- SOURCE EXTRACT -
____
Dear all,
I appreciate that if you let me know if there is any module implemeted in SAS for Estimating Mean of a Poisson Distribution Based on Interval censoring? and if yes, could you please name it:)
Kind regards,
Mohsen
Maybe you can use this little example, where I made the censoring very extreme to verify that it actually works. I generate outcomes from a Poisson distribution with mean 10, and lower censoring at 8 and upper censoring at 12. Using the functions logsdf and logcdf (log of probability to respectively upper and lower tail) inside proc nlmixed I get almost exact the parameter used generate data (beta = log(10)).
data abc;
do i=1 to 10000;
y=rand('poisson',10);
output;
end;
ruN;
/*lower censoring at 3 and upper censoring at 15*/
proc nlmixed data=abc;
parameters beta 2.3;
if y<=8 then l=logcdf('poisson',8,exp(beta));
else if y>12 then l=logsdf('poisson',12,exp(beta));
else l=logpdf('poisson',y,exp(beta));
model y ~ general(l);
run;
Something like this?
Norman.
Thanks Norman for your reply,
I am looking for something like this:
It sounds like you have time to event data which are interval censored. In that case you can use the new PROC ICPHREG, which assume some some parametric model on the baseline hazard and you can will get estimates of both the baseline hazard rate and the parameters of interes (relative rates).
If you have time to event data it is not correct use the term "Poisson distribution". Poisson regression comes into play because the likelihood function will be the same as if the number of events were Poisson distributed, and that is only true if you have exact knowledge of time to event. For interval censored data you can not use Poisson regression because the likelihood doesnt get the form similar to that from Poisson distributed data..
Hi Jacob
Thanks for your explanation and also the link and sorry for my late reply. I was reading some books and also studing the proc that you suggested. It looks helpful, but still I do not know how to use that. It seems that I have to define everything for possion in this proc. I am working on that.
Regards,
Mohsen
I still havent understood what kind of problem you are dealing with. Is it observations from a Poisson distribution (count data) where you only know a lower bound and an upper bound?
Or, is it, as I think, time to event data, where you can not use the Poisson regression technique because of interval censoring?
Hey Jakob,
Thanks for your reply. I used R and solved my problem. It has a package with the name of fitdist that gave me the estimation. However, I would also like to get the result from SAS and compare it with R and I really appreciate your support.
____
- STATED GOAL A -
Reproduce the records verbatim, beginning with the line that contains "With (x=63, y=92)" and continuing through the final line of the records.

- SUPPLIED ENTRIES -
____
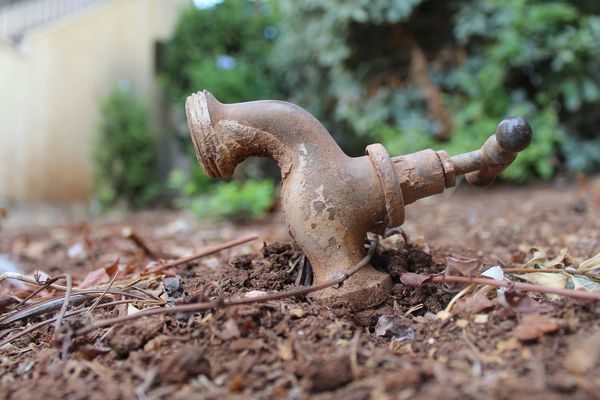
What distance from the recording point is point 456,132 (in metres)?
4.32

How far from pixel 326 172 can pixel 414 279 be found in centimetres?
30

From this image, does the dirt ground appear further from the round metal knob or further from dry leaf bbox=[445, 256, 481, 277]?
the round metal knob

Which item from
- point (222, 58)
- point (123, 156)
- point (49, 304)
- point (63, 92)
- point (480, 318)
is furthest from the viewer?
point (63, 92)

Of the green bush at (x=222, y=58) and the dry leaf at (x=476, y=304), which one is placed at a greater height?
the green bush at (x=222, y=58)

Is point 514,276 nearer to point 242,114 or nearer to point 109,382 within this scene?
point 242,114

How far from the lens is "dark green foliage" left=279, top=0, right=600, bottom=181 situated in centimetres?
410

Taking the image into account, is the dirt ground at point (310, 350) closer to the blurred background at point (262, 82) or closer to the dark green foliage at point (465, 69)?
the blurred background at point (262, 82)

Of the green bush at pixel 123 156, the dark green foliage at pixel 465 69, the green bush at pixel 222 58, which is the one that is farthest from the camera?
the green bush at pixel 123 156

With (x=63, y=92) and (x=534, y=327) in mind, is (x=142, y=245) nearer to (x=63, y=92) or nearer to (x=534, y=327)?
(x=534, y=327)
____
- STATED GOAL B -
Answer these questions from the forum thread on interval-censored Poisson estimation:
(i) What mean was used to generate the Poisson outcomes in the posted example?
(ii) Which new SAS procedure is recommended for interval-censored time to event data?
(iii) What is the name of the R package the original poster used to get the estimation?

- REPLY A -
With (x=63, y=92) and (x=534, y=327) in mind, is (x=142, y=245) nearer to (x=63, y=92) or nearer to (x=534, y=327)?
(x=534, y=327)

- REPLY B -
(i) 10
(ii) PROC ICPHREG
(iii) fitdist